Chemische bestrijding

Vóór de opkomst van de aardappelen kan het onkruid en de eventueel als stuifdek gezaaide rogge worden bestreden met glyfosaat. Komen de eerste aardappelplanten al boven dan kan een paraquat bevattend middel gespoten worden.
Vervolgens kan het gewas schoongehouden worden door middel van één of meer bespuitingen met een lage dosering van een na-opkomst middel; zoals Sencor en Titus. Dit zijn twee contactherbiciden die een breed spectrum van zaadonkruiden goed bestrijden. Let op rasgevoeligheid bij het gebruik van Sencor: zelfs bij een lage dosering kan er in bepaalde rassen schade ontstaan.
Als noodmaatregel kan na de bloei van de aardappelen een bespuiting tegen onder andere distels, melganzevoet en perzikkruid worden uitgevoerd. Het wordt een noodmaatregel genoemd omdat vaak ook het gewas onder de bespuiting lijdt. Een dergelijke bespuiting is daarom ook alleen zinvol als er sprake is van een aanzienlijke onkruidbezetting.
Kweekgras kan in aardappelen ruim voor het sluiten van het gewas bestreden worden als dit onkruid minstens 20 cm hoog is. Ook bestaat er nog een mogelijkheid kweekgras en ander onkruid chemisch te bestrijden zodra het loof van de aardappelen volledig is afgestorven
Voor meer informatie over toegestane chemische middelen wordt verwezen naar de jaarlijks te verschijnende handleiding “Gewasbescherming in de akkerbouw en de veehouderij” die wordt uitgegeven door DLV en naar de Gewasbeschermingsgids, die wordt uitgegeven door de PD.

Mechanische bestrijding

Het onkruid alleen mechanisch bestrijden is op zand- en dalgrond nog steeds moeilijk vanwege de onkruiddruk en de verhoogde kans op nachtvorstschade- en winderosie. Onderzoek heeft aangetoond dat na eggen en schoffelen de kans op nachtvorstschade, ge-durende enkele dagen na de bewerking, groter is. Een niet bestreden matje onkruid geeft echter ook extra nachtvorst risico voor aardappelplanten die er bovenuit steken. Door aan te aarden en dan de grond iets aan te drukken bleek de kans op schade behoorlijk te verminderen in vergelijking met eggen en schoffelen.

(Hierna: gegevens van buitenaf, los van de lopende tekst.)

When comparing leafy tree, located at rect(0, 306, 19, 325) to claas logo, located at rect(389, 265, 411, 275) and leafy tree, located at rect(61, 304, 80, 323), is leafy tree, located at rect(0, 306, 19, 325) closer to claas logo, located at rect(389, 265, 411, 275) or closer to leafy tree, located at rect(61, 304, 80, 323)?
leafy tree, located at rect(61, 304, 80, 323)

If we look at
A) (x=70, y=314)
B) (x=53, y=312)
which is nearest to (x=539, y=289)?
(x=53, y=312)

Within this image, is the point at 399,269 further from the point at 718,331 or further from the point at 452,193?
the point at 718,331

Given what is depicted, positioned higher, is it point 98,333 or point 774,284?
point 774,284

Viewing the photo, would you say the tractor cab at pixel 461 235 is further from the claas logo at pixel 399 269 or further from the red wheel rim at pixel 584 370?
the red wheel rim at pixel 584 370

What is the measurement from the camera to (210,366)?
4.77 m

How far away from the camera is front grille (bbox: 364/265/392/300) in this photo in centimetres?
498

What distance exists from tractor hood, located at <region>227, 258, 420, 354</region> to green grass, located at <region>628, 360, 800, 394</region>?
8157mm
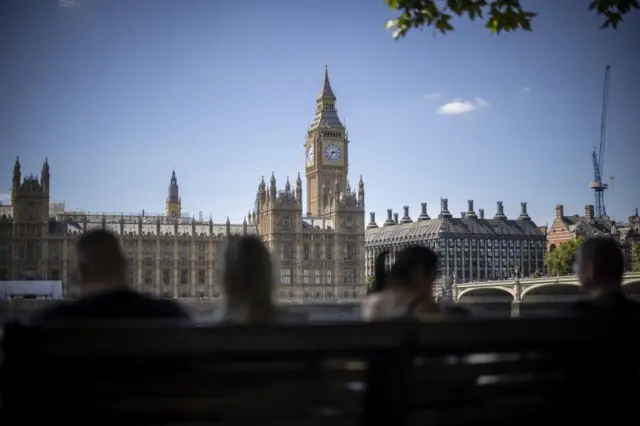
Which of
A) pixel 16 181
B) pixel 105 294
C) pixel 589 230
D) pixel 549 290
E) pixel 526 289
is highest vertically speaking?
pixel 16 181

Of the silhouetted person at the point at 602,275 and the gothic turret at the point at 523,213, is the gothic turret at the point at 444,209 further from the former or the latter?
the silhouetted person at the point at 602,275

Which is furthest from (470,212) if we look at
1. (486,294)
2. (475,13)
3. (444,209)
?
(475,13)

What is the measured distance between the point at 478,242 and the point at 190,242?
1465 inches

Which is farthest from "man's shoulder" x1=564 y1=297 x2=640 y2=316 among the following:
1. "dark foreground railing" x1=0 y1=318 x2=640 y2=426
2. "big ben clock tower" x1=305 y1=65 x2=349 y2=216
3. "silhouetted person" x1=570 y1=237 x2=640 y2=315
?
"big ben clock tower" x1=305 y1=65 x2=349 y2=216

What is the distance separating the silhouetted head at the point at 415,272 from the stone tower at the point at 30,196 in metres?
71.1

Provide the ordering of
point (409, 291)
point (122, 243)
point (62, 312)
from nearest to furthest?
point (62, 312) → point (409, 291) → point (122, 243)

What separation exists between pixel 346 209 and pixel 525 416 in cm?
7866

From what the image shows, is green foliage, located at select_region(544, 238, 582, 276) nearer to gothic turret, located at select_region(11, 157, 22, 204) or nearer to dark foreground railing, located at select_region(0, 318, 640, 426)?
gothic turret, located at select_region(11, 157, 22, 204)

Door een goede afstemming van chemisch en mechanisch kan het onkruid evenwel goed bestreden worden. Met behulp van eggen, schoffels, aanaarders en dergelijke zijn er goede mogelijkheden. Door het onkruid voor of rond de opkomst van de aardappelen chemisch te bestrijden en daarna zo min mogelijk bespuitingen met contactherbiciden, gevolgd door mechanische onkruidbestrijding kan, met een minimum aan chemische middelen, het onkruid goed worden bestreden. Als er geen roggestuifdek bestreden hoeft te worden kan men beginnen met eggen, daarna schoffelen en voor het sluiten van het gewas de definitieve rug opbouwen door middel van aanaarden. Goede afstelling is belangrijk voor een minimum aan gewasschade en een optimale bestrijding.

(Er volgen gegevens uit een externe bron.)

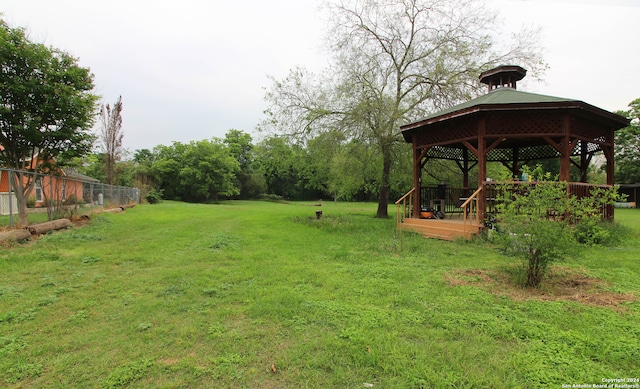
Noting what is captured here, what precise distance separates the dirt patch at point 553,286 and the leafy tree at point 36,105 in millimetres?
10517

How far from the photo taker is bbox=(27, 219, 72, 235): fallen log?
774 cm

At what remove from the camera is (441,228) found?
8609 millimetres

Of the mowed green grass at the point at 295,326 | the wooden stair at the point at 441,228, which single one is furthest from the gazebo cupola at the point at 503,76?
the mowed green grass at the point at 295,326

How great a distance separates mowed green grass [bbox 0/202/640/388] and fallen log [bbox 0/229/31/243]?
1532mm

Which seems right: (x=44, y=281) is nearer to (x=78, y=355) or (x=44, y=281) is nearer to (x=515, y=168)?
(x=78, y=355)

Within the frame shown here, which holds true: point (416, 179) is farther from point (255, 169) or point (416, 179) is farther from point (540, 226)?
point (255, 169)

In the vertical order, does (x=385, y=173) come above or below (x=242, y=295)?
above

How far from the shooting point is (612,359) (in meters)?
2.33

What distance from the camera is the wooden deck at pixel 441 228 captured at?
26.0 feet

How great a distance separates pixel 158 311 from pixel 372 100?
1006 centimetres

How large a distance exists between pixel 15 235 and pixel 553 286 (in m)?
10.3

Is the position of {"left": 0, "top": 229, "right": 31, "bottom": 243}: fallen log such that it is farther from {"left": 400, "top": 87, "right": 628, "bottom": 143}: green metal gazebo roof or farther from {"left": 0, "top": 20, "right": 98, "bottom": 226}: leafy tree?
{"left": 400, "top": 87, "right": 628, "bottom": 143}: green metal gazebo roof

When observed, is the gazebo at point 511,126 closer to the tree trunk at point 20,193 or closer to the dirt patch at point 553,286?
the dirt patch at point 553,286

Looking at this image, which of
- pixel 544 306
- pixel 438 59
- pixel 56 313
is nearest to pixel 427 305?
pixel 544 306
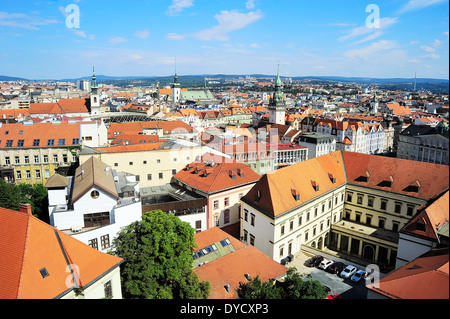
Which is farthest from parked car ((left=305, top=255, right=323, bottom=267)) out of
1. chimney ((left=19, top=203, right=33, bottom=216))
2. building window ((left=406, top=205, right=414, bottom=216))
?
chimney ((left=19, top=203, right=33, bottom=216))

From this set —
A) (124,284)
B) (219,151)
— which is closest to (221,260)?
(124,284)

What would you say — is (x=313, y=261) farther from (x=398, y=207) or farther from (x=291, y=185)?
(x=398, y=207)

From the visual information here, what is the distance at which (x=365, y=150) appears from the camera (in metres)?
81.7

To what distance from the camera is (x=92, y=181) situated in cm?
2467

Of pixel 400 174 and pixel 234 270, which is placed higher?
pixel 400 174

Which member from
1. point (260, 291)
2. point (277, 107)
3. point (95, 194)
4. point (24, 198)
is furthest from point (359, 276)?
point (277, 107)

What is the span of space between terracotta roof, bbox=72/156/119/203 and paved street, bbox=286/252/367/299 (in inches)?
677

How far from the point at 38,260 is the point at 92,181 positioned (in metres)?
10.9

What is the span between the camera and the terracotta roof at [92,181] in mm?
24156

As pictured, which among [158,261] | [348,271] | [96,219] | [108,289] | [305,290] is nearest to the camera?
[108,289]

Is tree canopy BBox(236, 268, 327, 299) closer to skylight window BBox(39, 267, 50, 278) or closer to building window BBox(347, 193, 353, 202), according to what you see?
skylight window BBox(39, 267, 50, 278)

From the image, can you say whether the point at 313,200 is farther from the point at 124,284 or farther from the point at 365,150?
the point at 365,150

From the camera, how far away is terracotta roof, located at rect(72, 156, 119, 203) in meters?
24.2
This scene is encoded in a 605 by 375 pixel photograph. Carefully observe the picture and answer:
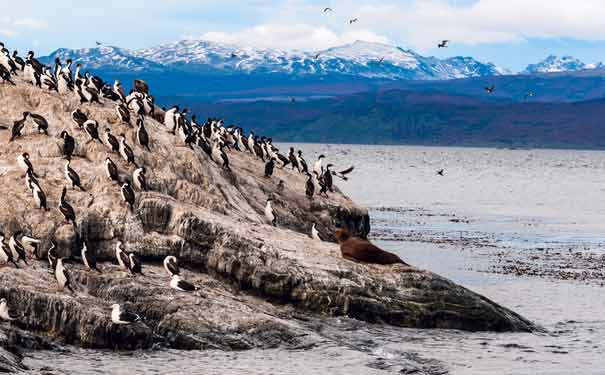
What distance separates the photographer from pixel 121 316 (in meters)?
22.9

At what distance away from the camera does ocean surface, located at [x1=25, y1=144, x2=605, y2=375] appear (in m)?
23.0

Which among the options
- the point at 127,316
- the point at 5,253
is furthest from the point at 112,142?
the point at 127,316

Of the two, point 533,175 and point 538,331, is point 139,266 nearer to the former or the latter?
point 538,331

De laatste jaren is enige ervaring opgedaan met de onkruidbestrijding op de top van de rug met vingerwieders en de acrobaatwieder. Beide machines bleken net als de eg in staat om zonder veel gewasschade klein onkruid op de top van de rug goed te bestrijden.

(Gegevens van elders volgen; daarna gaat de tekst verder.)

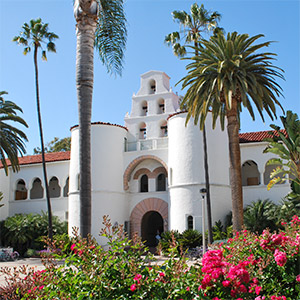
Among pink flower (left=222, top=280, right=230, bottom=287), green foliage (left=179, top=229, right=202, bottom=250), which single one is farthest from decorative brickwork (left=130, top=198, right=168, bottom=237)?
pink flower (left=222, top=280, right=230, bottom=287)

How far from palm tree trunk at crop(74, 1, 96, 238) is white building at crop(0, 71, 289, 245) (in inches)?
616

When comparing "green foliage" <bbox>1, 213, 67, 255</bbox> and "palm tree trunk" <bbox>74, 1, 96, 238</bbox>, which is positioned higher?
"palm tree trunk" <bbox>74, 1, 96, 238</bbox>

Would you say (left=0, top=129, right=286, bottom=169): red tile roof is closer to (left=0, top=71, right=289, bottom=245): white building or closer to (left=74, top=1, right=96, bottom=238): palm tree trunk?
(left=0, top=71, right=289, bottom=245): white building

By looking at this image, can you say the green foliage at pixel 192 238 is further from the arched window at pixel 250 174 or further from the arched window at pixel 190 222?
the arched window at pixel 250 174

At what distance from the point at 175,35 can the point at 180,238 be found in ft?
45.8

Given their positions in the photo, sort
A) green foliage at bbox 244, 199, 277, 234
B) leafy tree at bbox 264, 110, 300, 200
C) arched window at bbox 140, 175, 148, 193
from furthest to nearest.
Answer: arched window at bbox 140, 175, 148, 193 → green foliage at bbox 244, 199, 277, 234 → leafy tree at bbox 264, 110, 300, 200

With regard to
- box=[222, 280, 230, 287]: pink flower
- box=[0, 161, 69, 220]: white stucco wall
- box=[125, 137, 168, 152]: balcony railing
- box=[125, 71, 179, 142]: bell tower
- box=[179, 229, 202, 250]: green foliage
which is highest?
box=[125, 71, 179, 142]: bell tower

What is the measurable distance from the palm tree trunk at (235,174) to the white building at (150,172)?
8.04m

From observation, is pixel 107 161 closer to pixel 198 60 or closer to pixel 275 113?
pixel 198 60

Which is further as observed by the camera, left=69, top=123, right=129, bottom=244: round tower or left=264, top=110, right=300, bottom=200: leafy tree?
left=69, top=123, right=129, bottom=244: round tower

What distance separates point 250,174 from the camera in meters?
28.8

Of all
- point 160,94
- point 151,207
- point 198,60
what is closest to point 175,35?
point 160,94

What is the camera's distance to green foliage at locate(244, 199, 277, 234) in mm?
23375

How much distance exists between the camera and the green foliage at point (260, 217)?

Het inzetten van een rugvormer rond de opkomst is ook een mogelijkheid. Er zijn wat nieuwe principes ontwikkeld die perspectief bieden. Er is echter nog weinig praktijk ervaring met deze machines opgedaan.

Afbeelding 1. Mechanische onkruidbestrijding is goed mogelijk als er geen gevaar dreigt voor nachtvorst.